In 1991, the character was revived by the creative team of Alan McKenzie, Brett Ewins, and Zac Sandler, in 2000 AD's Universal Soldier strip, running until 1993, when the publishers realised they no longer had the IPC rights to the character. Before then, in April 1992, a 2000 AD Action Special featured six strips reviving classic British comics characters; of these only Kelly's Eye also had appeared in 2000 AD proper.

In the 2005–2006 limited series Albion, the Eye of Zoltec is shown to have been in the possession of the British Prime Minister since the time of Margaret Thatcher.

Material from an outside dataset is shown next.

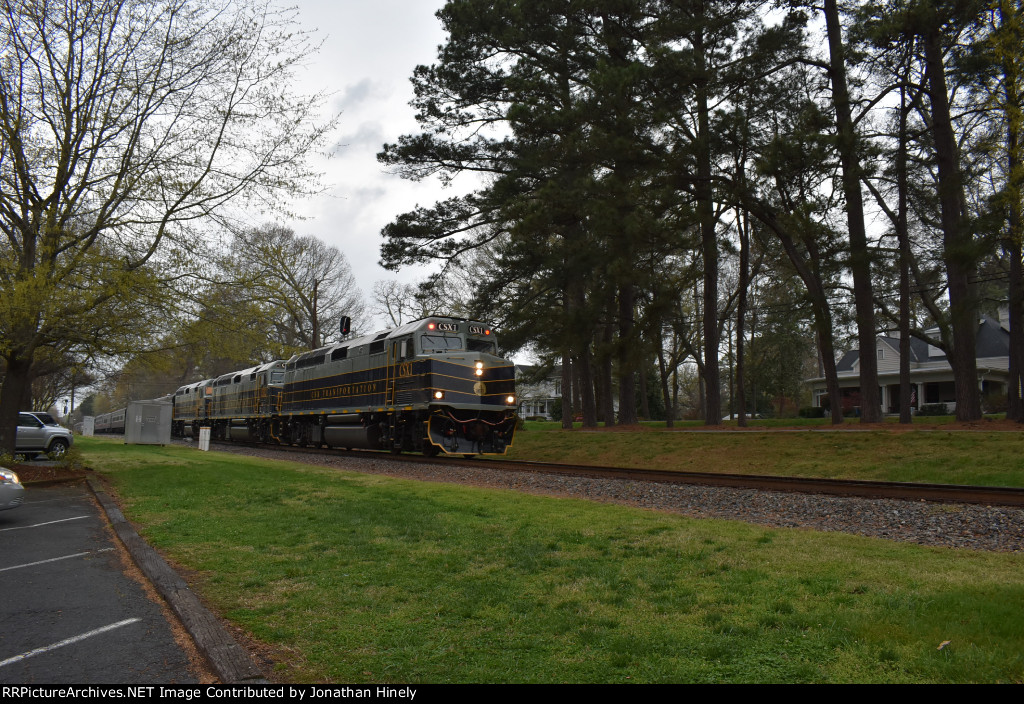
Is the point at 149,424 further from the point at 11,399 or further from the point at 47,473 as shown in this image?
the point at 11,399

== Fictional character biography ==
Englishman Tim Kelly was in South America to claim a fortune left by a deceased uncle. He saves the life of an old man, who in gratitude takes him to the Temple of Zoltec, where Kelly receives the gem known as the Eye of Everlasting Life or the "Eye of Zoltec". As long as Kelly wears the gem around his neck, he has superhuman powers, including invulnerability and certain mental powers (including total recall).

Kelly uses his powers to become an adventuring hero, some of which involve battling his arch-enemy, Diablo, wielder of his gem's twin, the "Left Eye of Zoltec".

Later, Kelly is joined by Doctor Diamond, an Edwardian frock coat-wearing inventor who journeys through time and space with the aid of his "Time Clock".

== In popular culture ==
An analogue of Tim Kelly, "Tom Rosetta", owner of the "Rosetta Stone", is one of the characters killed by The Fury during Alan Moore and Alan Davis' run on Captain Britain.

Similarly, Helen Morgan of Paul Grist's Jack Staff series wears the "Valiant Stone" around her neck, which grants her similar powers to Kelly.